Visão espiritual do mundo
É de referir que, conforme nos apercebemos na citação anterior, os povos Indígenas, e em particular os Cree, sempre confiaram na existência de uma força de criadora, o Grande Espírito, que – devido à natureza da língua Cree que não distingue os géneros – é simultaneamente feminino e masculino, porque ela/ele só pode ser referenciada/o sem recurso a qualquer especificação de género.
Eles [os nativos] também acreditavam em manitous, isto é, em espíritos que exerciam uma forte influência sobre os acontecimentos humanos e que visitavam os xamãs tribais em sonhos e visões proféticas. Por sua vez, estas últimas entidades, os xamãs ou curandeiros, prestavam os seus serviços aos membros das tribos, realizando feitos e curas miraculosas, enquanto executavam vários tipos de cerimónias.
Quando nos referimos à visão espiritual dos povos Índígenas do Canadá, não nos podemos esquecer do papel do Trickster, uma figura brincalhona e travessa, que é a personificação da ambiguidade humana e ao mesmo tempo a celebração da vida. Esta entidade sobrenatural aparece em muitas lendas e histórias como forma de entretenimento ou de ensinamento. De facto, é importante sublinhar que o acto de contar histórias tem sido um pilar da identidade das First Nations. Como consequência, essas histórias foram passadas de geração em geração “(p)ara entreter ouvintes de todas as idades, para instruir os mais novos, para preservar a história e os rituais e as crenças” inerentes a cada comunidade nativa, como Clark (1967: xi) refere.
Tal como o planeta Terra, a própria vida e as histórias, nos quais a estrutura circular é tão comum, o tempo também é visto pelos nativos como um continuum não linear, em oposição ao pensamento Euro-Americano.
Outro aspecto que também devemos reter é a importância da língua, como forma de reclamar o passado e de prever o futuro.
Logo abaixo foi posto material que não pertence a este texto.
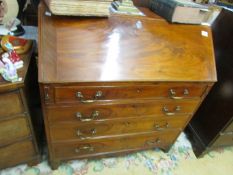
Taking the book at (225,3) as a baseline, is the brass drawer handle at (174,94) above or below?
below

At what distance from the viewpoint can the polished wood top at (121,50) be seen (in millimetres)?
851

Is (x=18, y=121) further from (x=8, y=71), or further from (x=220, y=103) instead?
(x=220, y=103)

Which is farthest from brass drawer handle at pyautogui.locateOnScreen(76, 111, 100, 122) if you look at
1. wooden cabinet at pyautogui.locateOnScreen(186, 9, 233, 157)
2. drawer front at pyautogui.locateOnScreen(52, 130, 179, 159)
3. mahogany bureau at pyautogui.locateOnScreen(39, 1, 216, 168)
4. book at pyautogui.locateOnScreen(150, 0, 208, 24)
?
wooden cabinet at pyautogui.locateOnScreen(186, 9, 233, 157)

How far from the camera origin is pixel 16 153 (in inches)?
45.5

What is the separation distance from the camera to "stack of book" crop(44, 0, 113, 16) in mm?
865

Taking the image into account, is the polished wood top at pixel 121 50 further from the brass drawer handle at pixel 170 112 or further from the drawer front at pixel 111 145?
the drawer front at pixel 111 145

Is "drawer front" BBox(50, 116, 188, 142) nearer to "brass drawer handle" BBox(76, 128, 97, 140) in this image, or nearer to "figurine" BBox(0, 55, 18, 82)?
"brass drawer handle" BBox(76, 128, 97, 140)

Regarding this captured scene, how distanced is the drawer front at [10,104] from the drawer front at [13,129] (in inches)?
2.2

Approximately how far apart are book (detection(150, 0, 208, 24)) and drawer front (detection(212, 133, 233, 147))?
94 centimetres

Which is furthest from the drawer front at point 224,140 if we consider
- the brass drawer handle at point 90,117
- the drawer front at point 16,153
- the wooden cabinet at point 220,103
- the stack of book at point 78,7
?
the drawer front at point 16,153

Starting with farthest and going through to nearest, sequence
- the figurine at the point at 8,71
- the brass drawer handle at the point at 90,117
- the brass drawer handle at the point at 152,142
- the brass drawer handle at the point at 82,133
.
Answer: the brass drawer handle at the point at 152,142 → the brass drawer handle at the point at 82,133 → the brass drawer handle at the point at 90,117 → the figurine at the point at 8,71

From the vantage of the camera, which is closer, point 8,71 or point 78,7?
point 8,71

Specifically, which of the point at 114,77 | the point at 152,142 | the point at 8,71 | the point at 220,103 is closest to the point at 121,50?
the point at 114,77

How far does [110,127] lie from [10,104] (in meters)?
0.58
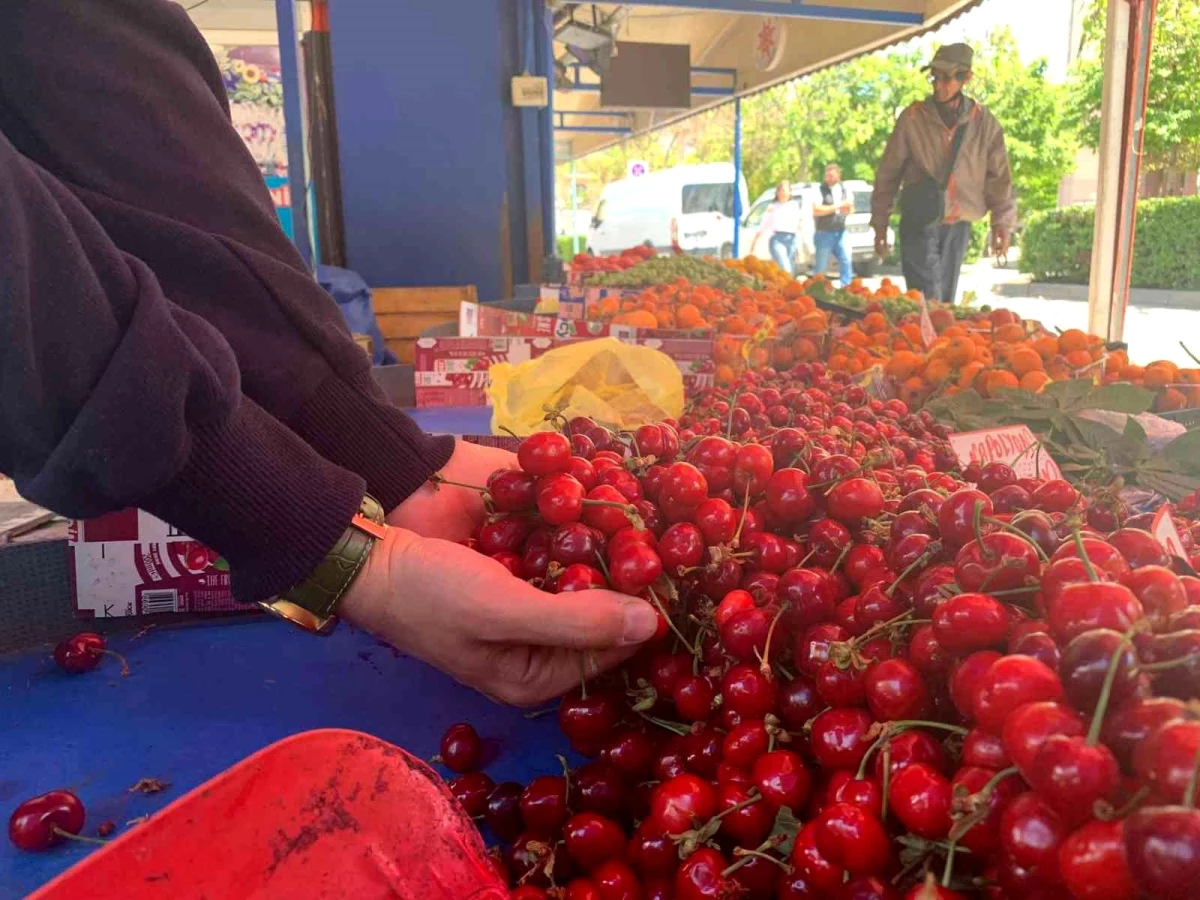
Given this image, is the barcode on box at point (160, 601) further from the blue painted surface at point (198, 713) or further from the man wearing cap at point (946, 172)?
the man wearing cap at point (946, 172)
Em boa verdade, a língua é um veículo de cultura e, como resultado, quando um povo perde a sua língua, tem tendência a perder a sua identidade cultural.
[1] O dito explorador e navegador Europeu foi Cristóvão Colombo e, de acordo coma obra de Tzvetan Todorov, The Conquest of America: The Question of the Other (1999: 10), “(i)nfinitamente mais que ouro, a expansão do Cristianismo era o desejo mais profundo de Colombo…”
[2] Do meu ponto de vista, apelidar as diversas comunidades Nativas como “Índias” foi uma prática racista, uma vez que isso implicou a separação de raças baseada em interesses políticos, económicos e culturais, pelos colonos das novas nações.
Obras citadas:
Clark, Ella Elizabeth. 1967. Indian Legends of Canada. Toronto: McClelland & Stewart Limited.
Miller, J.R. (ed.). 1991. Sweet Promises: A Reader on Indian-White Relations in Canada. Toronto: University of Toronto Press.
Todorov, Tzvetan. 1999. The Conquest of America: The Question of the Other. Norman: Univ. of Oklahoma Press.